**SELECTED EXTRACT:**

Was doing the above an issue? If so why?
moving files does not break pools - directly. Though data move pose some strain on hardware.
To preserve attributes you use -p switch with tar
--same-owner helps too

Now if attributes/gid/uid are not how you need them, you can fix them yep. chown and chmod
Its harder if you had SMB shares and ACL there..
Usually better off doing zfs send/recv to move data or using GUI to replicate snapshots of datasets, or RSYNC.

Various md5sum checks between known good files on the remote backup server and these files on the machine with issues seem to be the same. Is this common for this to be the case when drives are having issues?
ZFS if Very resilient. It checksums everything. If it successfully scrub and your pool did not break, its Highly Unlikely that data is changed.

I don't want to make assumptions. The asker might have something else in mind. But, they may just be asking for more details about all of your hardware. RAM, CPU, MB, Drives, Boot device, etc.
Thats right. And software build/versions.

About situation as a whole, Demonlinx, I'm more inclined to believe its faulty drives then controller. SAS2008 based cards are designed to operate at up to +55 Ambient temperature, as per https://docs.broadcom.com/doc/12353227
If something else was broken - like power source or a fan or memory - it would have been visible in HP iLO2

For how long have you had that pool operational before you saw errors? Did you check it before, did you burn-in it before putting data on?

Bottom end it looks like you do have backups, at least partial. If backups are incomplete, update them, then plan on to recreating pool with more redundancy. Replacing faulty drive right now would have high chance or breaking one more drive during resilver and thus losing your pool.

If your workload allows it, after backups are up to date, turn off your server in questuion, and check drives one by one using if possible another PC with utility like Victoria HDD
If they lie about their SMART, Victoria would show reallocated sectors. At least as drops on the read speed graph. No lying around the graph. Use Read only tests

If disks prove ok, shell check everithing else again - cabling, tempetature, components part by part.

P.S. Mixing SATA and SAS drives aren't good also because they operate on different signaling voltages (800–1,600 mV for SAS versus 400–600 mV for SATA (transmit). While they do work, its preferable to avoid mixing them on same backplane, certainly avoid mixing them in same VDEV.

**DIRECTION:** Summarize the ZFS troubleshooting thread above in two sentences.

**RECORDS PROVIDED:**
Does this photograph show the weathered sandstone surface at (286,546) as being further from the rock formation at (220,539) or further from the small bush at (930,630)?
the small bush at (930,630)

--

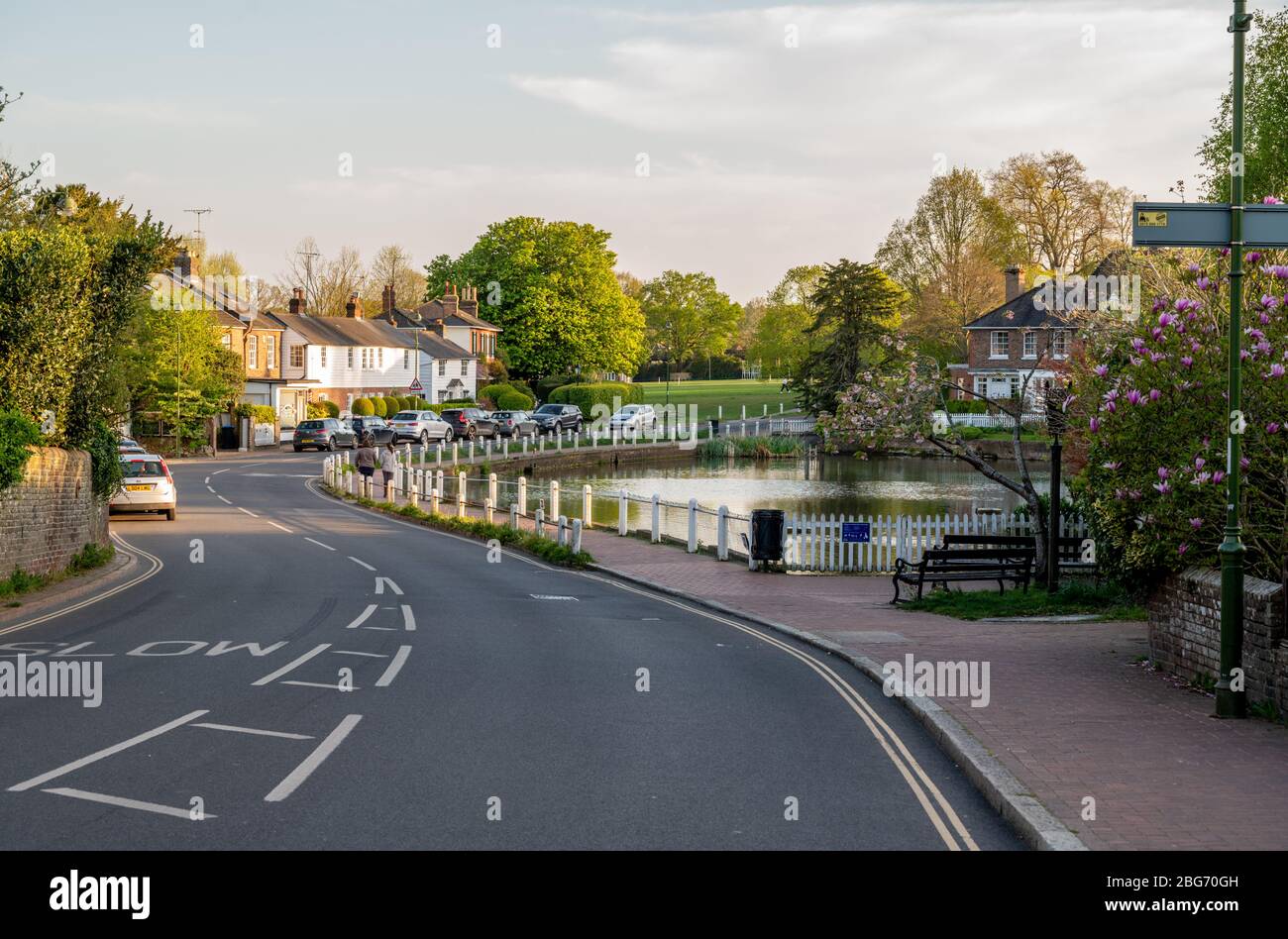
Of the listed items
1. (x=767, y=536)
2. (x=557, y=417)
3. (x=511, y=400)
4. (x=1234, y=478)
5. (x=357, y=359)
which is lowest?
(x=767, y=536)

**SOLUTION TO THIS TASK:** The thread explains that moving files does not directly break pools, that tar's -p switch preserves attributes, and that zfs send/recv, GUI snapshot replication, or rsync are usually better ways to move data. It judges faulty drives more likely than the controller and advises bringing backups up to date, recreating the pool with more redundancy instead of replacing the faulty drive now, and testing the drives one by one with read-only tests in a utility such as Victoria HDD.